EXCERPT FROM: http://en.wikipedia.org/wiki/Life_skills_in_Canada
Roles of the Life Skills coach
The Canadian Alliance of Life Skills Coaches and Associations (CALSCA) offers the following definition of a Life Skills coach:
“A Life Skills Coach is a trained para-professional who is able to facilitate groups, model and evaluate skills and support individualized learning. Coaches work from their hearts, demonstrating with their lives, their growth, and through their range of emotion and depth of experience, the effective use of the skills that they offer to their participants. Coaches put themselves on the line, human to human (Allen, Mehal, Palmateer, & Sluser, 1995; Conger, 1973, p. 3; Curtiss & Friedman, 1973; Curtiss & Warren, 1973).” [25]

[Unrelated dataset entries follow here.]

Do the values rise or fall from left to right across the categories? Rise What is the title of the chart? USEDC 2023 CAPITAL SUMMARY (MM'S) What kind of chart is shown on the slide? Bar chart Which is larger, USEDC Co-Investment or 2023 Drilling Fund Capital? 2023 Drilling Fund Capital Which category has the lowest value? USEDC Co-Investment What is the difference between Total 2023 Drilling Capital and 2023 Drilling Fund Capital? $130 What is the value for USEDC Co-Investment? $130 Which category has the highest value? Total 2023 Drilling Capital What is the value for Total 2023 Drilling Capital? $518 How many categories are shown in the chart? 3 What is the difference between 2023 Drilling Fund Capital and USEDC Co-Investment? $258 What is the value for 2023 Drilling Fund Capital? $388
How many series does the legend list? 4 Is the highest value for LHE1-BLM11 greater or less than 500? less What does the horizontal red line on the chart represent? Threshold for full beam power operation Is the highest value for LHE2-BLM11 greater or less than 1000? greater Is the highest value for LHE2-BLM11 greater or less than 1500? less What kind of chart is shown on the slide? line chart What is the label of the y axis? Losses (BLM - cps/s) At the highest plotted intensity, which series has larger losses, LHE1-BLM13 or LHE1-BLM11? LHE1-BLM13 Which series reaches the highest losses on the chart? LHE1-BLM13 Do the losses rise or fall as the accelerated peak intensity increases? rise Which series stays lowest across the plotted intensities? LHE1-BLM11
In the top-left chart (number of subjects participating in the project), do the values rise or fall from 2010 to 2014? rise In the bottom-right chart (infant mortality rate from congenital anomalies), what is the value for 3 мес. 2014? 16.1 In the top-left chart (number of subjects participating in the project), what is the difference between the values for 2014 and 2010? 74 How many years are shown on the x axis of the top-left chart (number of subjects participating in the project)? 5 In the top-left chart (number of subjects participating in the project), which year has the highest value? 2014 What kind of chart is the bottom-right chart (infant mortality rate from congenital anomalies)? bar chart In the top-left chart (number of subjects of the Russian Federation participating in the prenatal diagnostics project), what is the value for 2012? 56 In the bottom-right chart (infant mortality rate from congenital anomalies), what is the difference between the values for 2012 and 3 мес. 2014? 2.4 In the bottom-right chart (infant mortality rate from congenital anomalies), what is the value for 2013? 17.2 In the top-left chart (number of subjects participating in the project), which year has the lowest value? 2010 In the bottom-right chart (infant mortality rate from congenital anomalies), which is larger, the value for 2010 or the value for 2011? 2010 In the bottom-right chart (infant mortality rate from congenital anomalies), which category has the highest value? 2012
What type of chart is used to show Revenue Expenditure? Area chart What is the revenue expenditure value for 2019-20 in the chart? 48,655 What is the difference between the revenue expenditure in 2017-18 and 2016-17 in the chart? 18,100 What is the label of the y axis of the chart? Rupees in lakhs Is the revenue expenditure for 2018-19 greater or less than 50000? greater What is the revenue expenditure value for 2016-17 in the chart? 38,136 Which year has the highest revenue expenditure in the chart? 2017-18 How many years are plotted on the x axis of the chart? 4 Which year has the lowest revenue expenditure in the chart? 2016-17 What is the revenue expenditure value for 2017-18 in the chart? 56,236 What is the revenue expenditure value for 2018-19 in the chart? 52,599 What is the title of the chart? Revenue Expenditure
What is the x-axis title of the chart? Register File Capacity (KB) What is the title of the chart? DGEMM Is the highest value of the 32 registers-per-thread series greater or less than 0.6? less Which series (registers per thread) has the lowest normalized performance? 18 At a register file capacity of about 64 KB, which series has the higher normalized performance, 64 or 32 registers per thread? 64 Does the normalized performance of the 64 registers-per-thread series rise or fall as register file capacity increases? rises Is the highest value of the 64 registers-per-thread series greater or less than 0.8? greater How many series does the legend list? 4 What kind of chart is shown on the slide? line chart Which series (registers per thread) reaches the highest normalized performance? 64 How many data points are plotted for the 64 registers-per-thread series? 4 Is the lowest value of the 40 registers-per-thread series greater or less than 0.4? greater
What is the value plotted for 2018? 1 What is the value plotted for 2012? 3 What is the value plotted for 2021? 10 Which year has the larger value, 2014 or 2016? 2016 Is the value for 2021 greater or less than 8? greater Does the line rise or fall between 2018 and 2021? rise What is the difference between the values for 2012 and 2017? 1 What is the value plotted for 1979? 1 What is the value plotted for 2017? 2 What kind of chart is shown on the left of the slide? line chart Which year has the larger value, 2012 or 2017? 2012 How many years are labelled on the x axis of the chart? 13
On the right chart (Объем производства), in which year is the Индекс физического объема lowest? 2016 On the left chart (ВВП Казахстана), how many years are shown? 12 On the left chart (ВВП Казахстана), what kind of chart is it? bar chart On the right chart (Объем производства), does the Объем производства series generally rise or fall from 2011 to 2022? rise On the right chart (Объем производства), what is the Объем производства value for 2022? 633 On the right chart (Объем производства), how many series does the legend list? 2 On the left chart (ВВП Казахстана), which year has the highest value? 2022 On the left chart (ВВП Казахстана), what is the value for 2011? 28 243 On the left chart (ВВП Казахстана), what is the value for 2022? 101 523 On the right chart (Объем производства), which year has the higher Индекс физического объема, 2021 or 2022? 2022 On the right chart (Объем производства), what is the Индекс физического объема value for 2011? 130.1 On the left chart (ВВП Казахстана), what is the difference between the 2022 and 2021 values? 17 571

Life Skills coaches’ facilitation tasks include facilitating problem-solving, creating a safe climate/environment, and managing conflict. Life Skills coaches also teach and model helpful group behaviours and balanced self-determined behaviour (BSD), share their own experiences and self disclose as members of the group, and share their resources and knowledge of processes in the service of the group goals. Furthermore, Life Skills coaches help group members accomplish their goals, and they encourage the group to reflect on and discuss its development and ways of working together.[26]
Life Skills coaches have expertise in both content and process and are flexible in moving back and forth between the two.[27] Life Skills coaches are also flexible in their choice of leadership (influencing and intervention) styles; they shift from directive, to harmonizer, to laissez faire to democratic according to the needs and abilities of the group at different stages of its development.[28] The Life Skills coach encourages group members to share the leadership role with him/her as the group matures.[29]
Regardless of the stage of the group’s development, it is the Life Skills coach’s responsibility to ensure that the Life Skills lessons are meeting the group’s needs.[30]